• Elenco attività:
1. In base al brano fornito, spiega in una o due frasi perché la pagina Instagram di Subway Book Review ha attirato l'attenzione della stampa internazionale.
2. Quale libro di Jorge Luis Borges speravano di veder leggere gli autori del brano fornito mentre sfogliavano le recensioni?
3. Trascrivi dal brano fornito la parte che parte da "Poco prima di" e arriva fino a "città del mondo.".

• Brano fornito:
Difficile dire se colpisca di più, accanto a questi piccoli frammenti di vita, la sfilata dei libri o quella dei volti: giovani e meno giovani, donne e uomini, ovviamente di ogni provenienza, origine e cultura, come è naturale che sia in una metropoli multirazziale come New York. Queste storie, scrive Uli Beutter Cohen, ci fanno capire che «siamo molto meno soli e molto più legati gli uni agli altri di quello che pensiamo. Persino in una delle più grandi città del mondo».
A dicembre Subway Book Review è diventato anche una pagina Instagram, dove si è fatto notare dalla stampa internazionale, avendo raggiunto in poco tempo quasi 50mila follower (oltre a essere, ovviamente, su Twitter e Facebook). Le recensioni aumentano di giorno in giorno. Noi ne abbiamo sfogliate – si fa per dire – una quantità indescrivibile, sperando di trovare qualcuno intento a leggere Altre Inquisizioni. Probabilmente non abbiamo cercato abbastanza, o forse non c’era, ma di sicuro ci sarebbe stato benissimo quel libro di Jorge Luis Borges, il cui primo capitolo si conclude con queste parole: «La musica, i momenti di felicità, la mitologia, i volti segnati dal tempo, certi crepuscoli e certi posti, ci vogliono dire qualcosa, o qualcosa ci dissero che non avremmo dovuto perdere, o stanno per dirci qualcosa; questa imminenza di una rivelazione, che non si produce, è, forse, il fatto estetico». E forse, chissà, persino qualcosa di più.
Poco prima di scrivere questo articolo abbiamo mandato un’email alla creatrice del sito, per chiederle cosa avesse imparato da questa esperienza. Ci ha risposto che ha imparato soprattutto che «le persone sono molto più simili di quanto siano differenti e che una conversazione con un estraneo, anche breve, può cambiare la tua prospettiva sulla vita». E poi ha aggiunto: «E che non permetterò alla paura di regolare la mia vita». Due lezioni che in questi giorni ci sembrano più attuali che mai, a New York come a Parigi, come in qualsiasi città del mondo.

• Dati archiviati:
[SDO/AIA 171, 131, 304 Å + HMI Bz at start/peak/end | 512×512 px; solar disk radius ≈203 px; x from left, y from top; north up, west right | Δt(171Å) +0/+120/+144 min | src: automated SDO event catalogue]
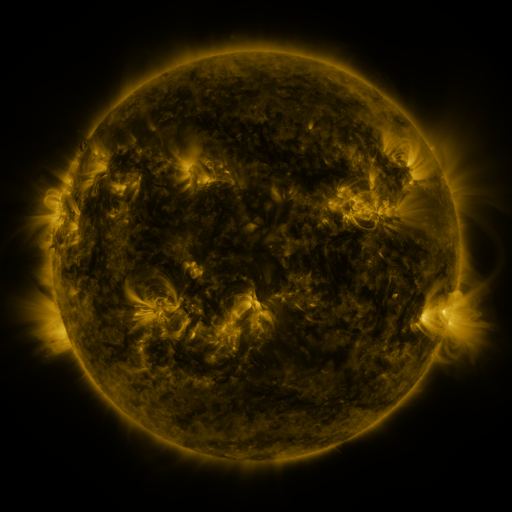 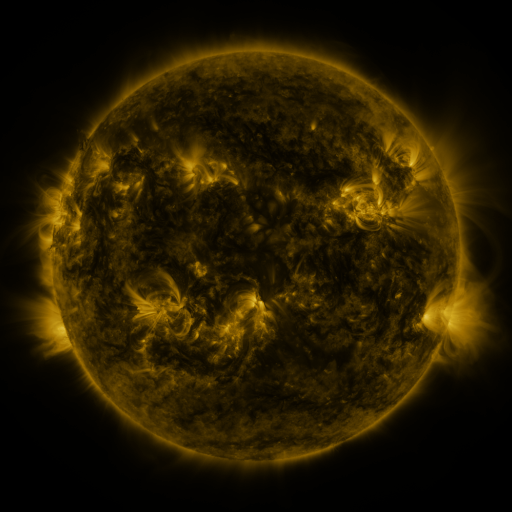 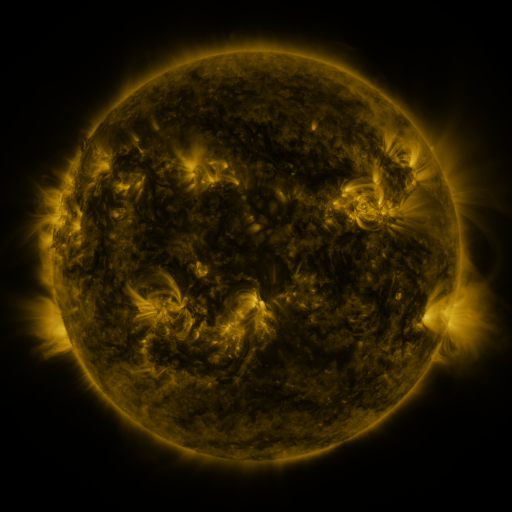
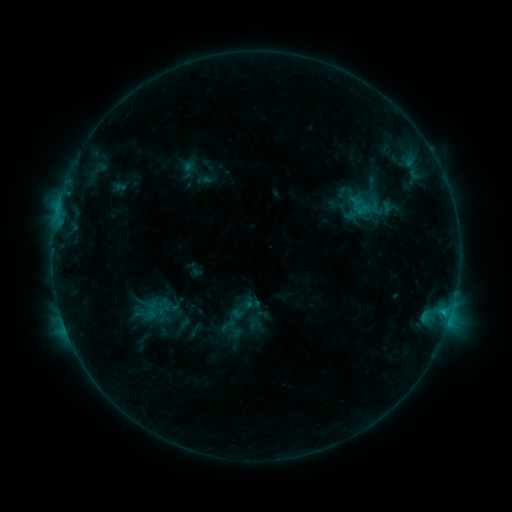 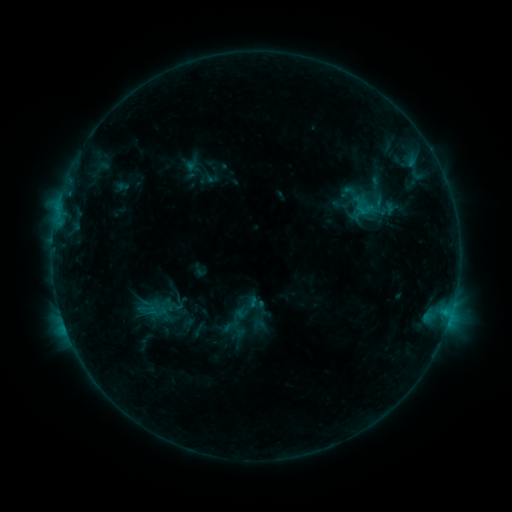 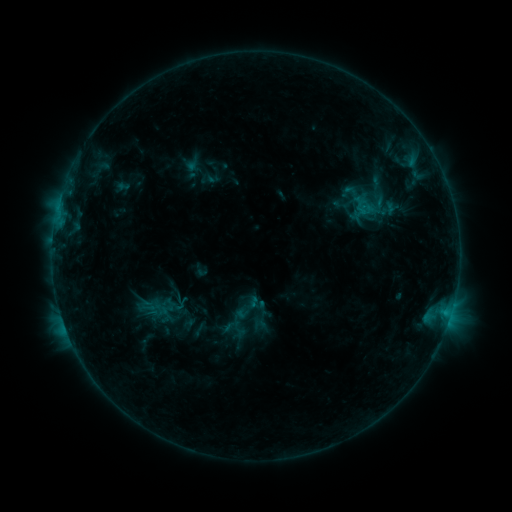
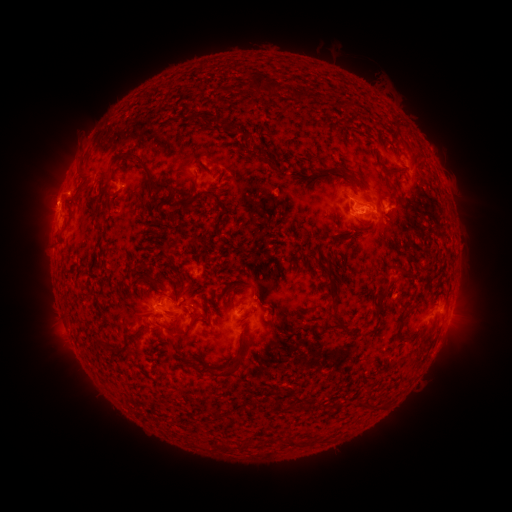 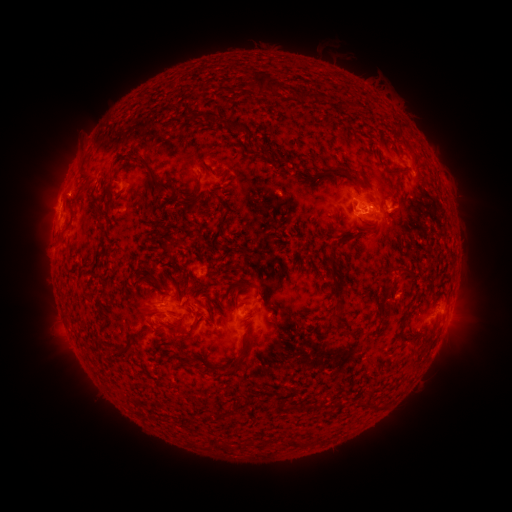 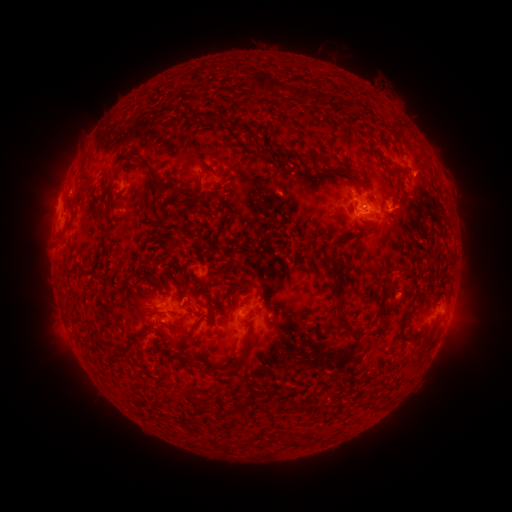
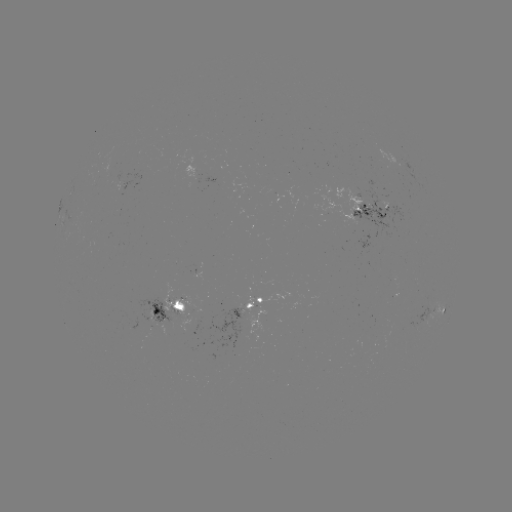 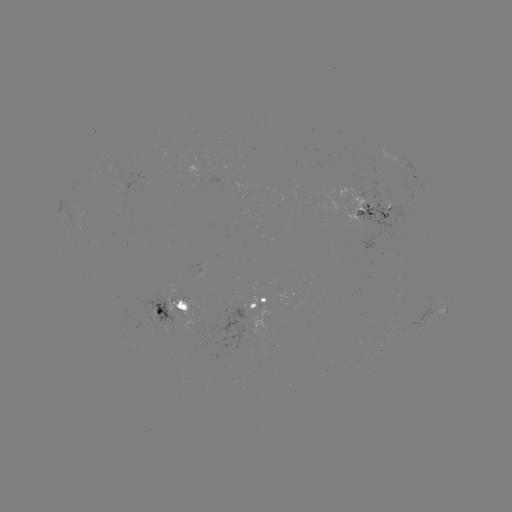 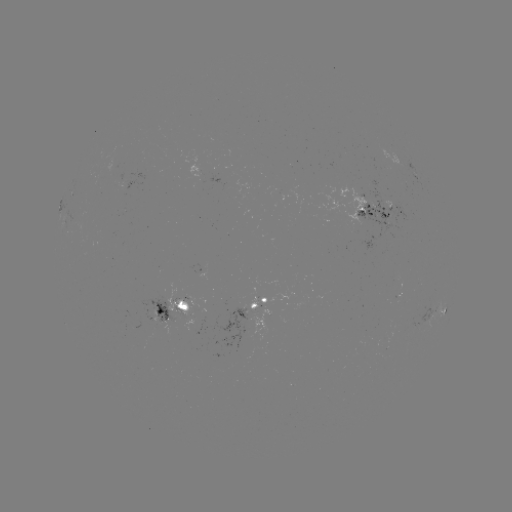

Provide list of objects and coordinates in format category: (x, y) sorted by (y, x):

• Risposte per attività:
1. La stampa internazionale l'ha notata perché in poco tempo ha raggiunto quasi 50mila follower.

2. Altre Inquisizioni.

3.
Poco prima di scrivere questo articolo abbiamo mandato un’email alla creatrice del sito, per chiederle cosa avesse imparato da questa esperienza. Ci ha risposto che ha imparato soprattutto che «le persone sono molto più simili di quanto siano differenti e che una conversazione con un estraneo, anche breve, può cambiare la tua prospettiva sulla vita». E poi ha aggiunto: «E che non permetterò alla paura di regolare la mia vita». Due lezioni che in questi giorni ci sembrano più attuali che mai, a New York come a Parigi, come in qualsiasi città del mondo.